# Snook pluggin' in Jensen



## fin&scale (May 7, 2008)

Got a chance to try some plug casting on the east side of the Jensen Beach causeway and was handsomely rewarded with this slot fish. It took the better part of two hours to get one to bite but after watching another guy bust off two big over slot fish I decided I was ready to either donate some fancy lip jewelry of my own to one of the bruisers or convince an eligible candidate to join my wife and I for dinner. I got lucky and a 30" fish fell for my ruse. A big thanks for the three young cats on the pier who had a landing net handy and saved me a long trip to the edge to secure my catch. Another big thanks to forum member Cerberus for suggesting the spot as a likely snook hangout. It was his last report of good angling there that prompted me to give it a try. A picture at home by my wife....(at almost 2:00am)...she loves snook almost as much as she loves me


----------



## KodiakZach (Mar 16, 2005)

Very nice Snooker bud and great report!


----------



## BentHook (Dec 22, 2002)

Nice snook.
If I woke the old lady up at 2am,I better have a winning lottery ticket for picture taking.


----------



## VICIII (Apr 8, 2005)

Congratz..
Great catch...!!!


----------



## jurdun756 (Nov 3, 2006)

Sweet!


----------



## emanuel (Apr 2, 2002)

You are learning quickly.


----------



## Cerberus (Nov 1, 2007)

fin&scale said:


> Another big thanks to forum member Cerberus for suggesting the spot as a likely snook hangout. It was his last report of good angling there that prompted me to give it a try.


No this is wrong! 

There are NO SNOOK on the EAST side of the bridge! Never fish on the East side of the bridge!

You must only fish on the WEST side of the bridge

Do not catch all the snook, oh, sorry I mean, Do not waste your time on the east side. I want you to be happy, so go fish somewhere else!

Hey F&S nice job. Now, how did you do it? What lure, time, tide etc.? 

You owe us this information!!!! We have ways of making you talk!


----------



## fin&scale (May 7, 2008)

Lure was a Bomber long A...green back...silver flash. I got there just as the tide switched and started flowing from north to south (Saturday night about 10:00ish). Was walking the sides and speaking to a guy fishing with his kids. He eventually managed a 3lb black drum while we chatted and I noticed a guy casting a plug on the north side of the bridge. After watching the guy and his kids land their drum I noticed the guy with the plug had a fish on. I crossed over to watch him fight it. 

He had on a well over slot fish and by the time I crossed it seemed he may have the upper hand on the fish. It was lying on his side with the head partially out but just then it woke up and gave us another show. Erupting at the surface the fish jumped and ran showing us both what a 20+lb fish can do when it puts its mind to it. A short run later and the 20lb mono gave way to the abuses of the bridge pilings. 

The fish jumped and ran and the guy fought it well but when I felt the broken line I noticed he didn't have any leader. I asked if maybe he got cut off on the bridge beyond his leader and he explained he never used any leader arguing it hampered the action of the lure. By now I was convinced I just had to soak a line so I went to the car and readied my equipment. I looked and all I had brought was a 10ft with a penn 500 jiggmaster for hurling some bait and a 12ft surf rod with a spinner loaded with 20lb line. I reasoned the surf rod would extend my casts and help keep the line clear of the bridge in case my fish ran underneath. The snook were prowling just inside the shadow cast by the bridge and where ambushing mullet. I tied on a 30ft length of 40lb leader to the main line of the spinner with a surgeons knot and then connected my plug directly to the leader with a clinch knot.

• _RECORD SET_
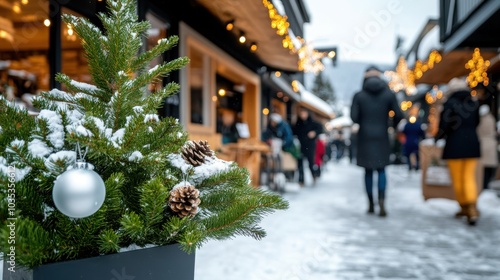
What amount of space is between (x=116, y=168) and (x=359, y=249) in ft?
10.1

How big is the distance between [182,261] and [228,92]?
9.78m

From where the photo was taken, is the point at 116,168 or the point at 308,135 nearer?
the point at 116,168

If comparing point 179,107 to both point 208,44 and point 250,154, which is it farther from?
point 250,154

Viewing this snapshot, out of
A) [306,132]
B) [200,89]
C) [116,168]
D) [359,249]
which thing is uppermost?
[200,89]

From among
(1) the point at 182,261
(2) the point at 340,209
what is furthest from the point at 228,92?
(1) the point at 182,261

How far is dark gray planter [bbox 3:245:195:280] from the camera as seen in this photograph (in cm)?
113

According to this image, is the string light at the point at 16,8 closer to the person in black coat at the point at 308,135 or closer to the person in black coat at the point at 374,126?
the person in black coat at the point at 374,126

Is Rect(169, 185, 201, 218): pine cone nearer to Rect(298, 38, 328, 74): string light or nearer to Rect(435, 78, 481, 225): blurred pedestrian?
Rect(435, 78, 481, 225): blurred pedestrian

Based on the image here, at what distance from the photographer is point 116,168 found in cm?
134

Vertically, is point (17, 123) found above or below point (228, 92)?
below

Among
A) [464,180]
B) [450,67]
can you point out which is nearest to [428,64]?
[450,67]

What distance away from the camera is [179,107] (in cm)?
553

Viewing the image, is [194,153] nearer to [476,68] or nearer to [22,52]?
[22,52]

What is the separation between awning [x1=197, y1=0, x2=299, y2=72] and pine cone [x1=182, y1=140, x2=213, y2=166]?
342 centimetres
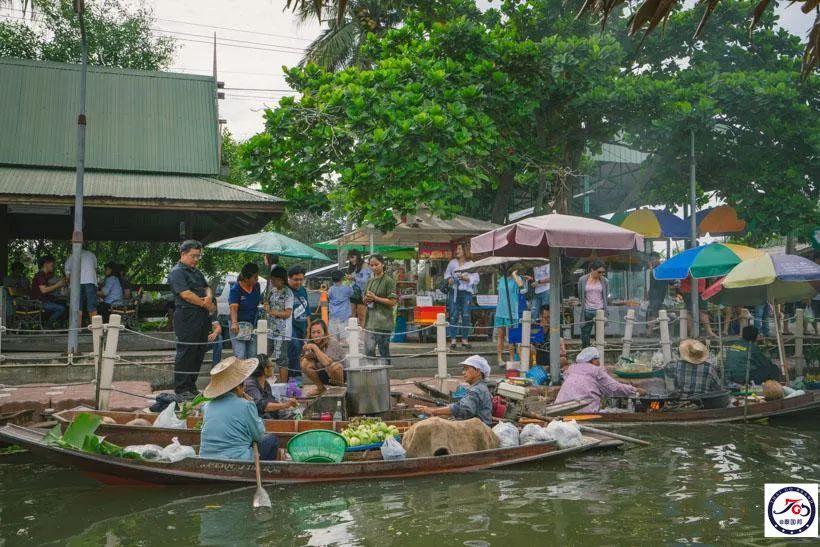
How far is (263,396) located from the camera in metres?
9.15

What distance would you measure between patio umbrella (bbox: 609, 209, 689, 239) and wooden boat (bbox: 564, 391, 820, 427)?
839 centimetres

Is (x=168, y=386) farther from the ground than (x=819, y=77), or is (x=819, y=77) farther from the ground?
(x=819, y=77)

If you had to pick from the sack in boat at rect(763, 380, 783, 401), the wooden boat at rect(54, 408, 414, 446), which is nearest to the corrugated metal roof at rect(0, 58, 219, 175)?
the wooden boat at rect(54, 408, 414, 446)

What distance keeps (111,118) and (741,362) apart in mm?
14462

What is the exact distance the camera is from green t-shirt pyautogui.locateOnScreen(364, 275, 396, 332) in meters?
Result: 12.6

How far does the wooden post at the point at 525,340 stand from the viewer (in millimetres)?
13461

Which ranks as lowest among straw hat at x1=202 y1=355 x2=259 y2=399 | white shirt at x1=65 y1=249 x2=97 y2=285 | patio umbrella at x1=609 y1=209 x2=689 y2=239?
straw hat at x1=202 y1=355 x2=259 y2=399

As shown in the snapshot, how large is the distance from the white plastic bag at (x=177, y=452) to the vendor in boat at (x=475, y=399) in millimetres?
2989

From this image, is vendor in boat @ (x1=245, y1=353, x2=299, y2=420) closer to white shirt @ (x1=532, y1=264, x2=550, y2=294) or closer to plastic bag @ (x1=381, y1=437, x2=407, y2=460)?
plastic bag @ (x1=381, y1=437, x2=407, y2=460)

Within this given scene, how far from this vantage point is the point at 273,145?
1730 cm

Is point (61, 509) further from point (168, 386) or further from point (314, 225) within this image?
point (314, 225)

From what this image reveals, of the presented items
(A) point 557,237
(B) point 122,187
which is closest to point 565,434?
(A) point 557,237

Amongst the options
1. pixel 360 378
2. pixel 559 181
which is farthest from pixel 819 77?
pixel 360 378

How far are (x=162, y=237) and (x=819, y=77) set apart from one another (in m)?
18.1
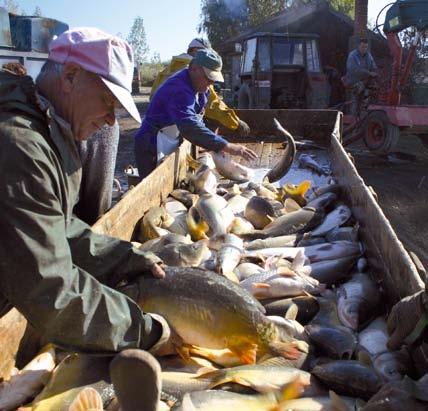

• _OBJECTIVE_
From the snook fishing thread above, quote the passage starting with "## BentHook (Dec" and going on through "Great catch...!!!", changing nothing.

• _RESULT FOR THIS TASK_
## BentHook (Dec 22, 2002)

Nice snook.
If I woke the old lady up at 2am,I better have a winning lottery ticket for picture taking.


----------



## VICIII (Apr 8, 2005)

Congratz..
Great catch...!!!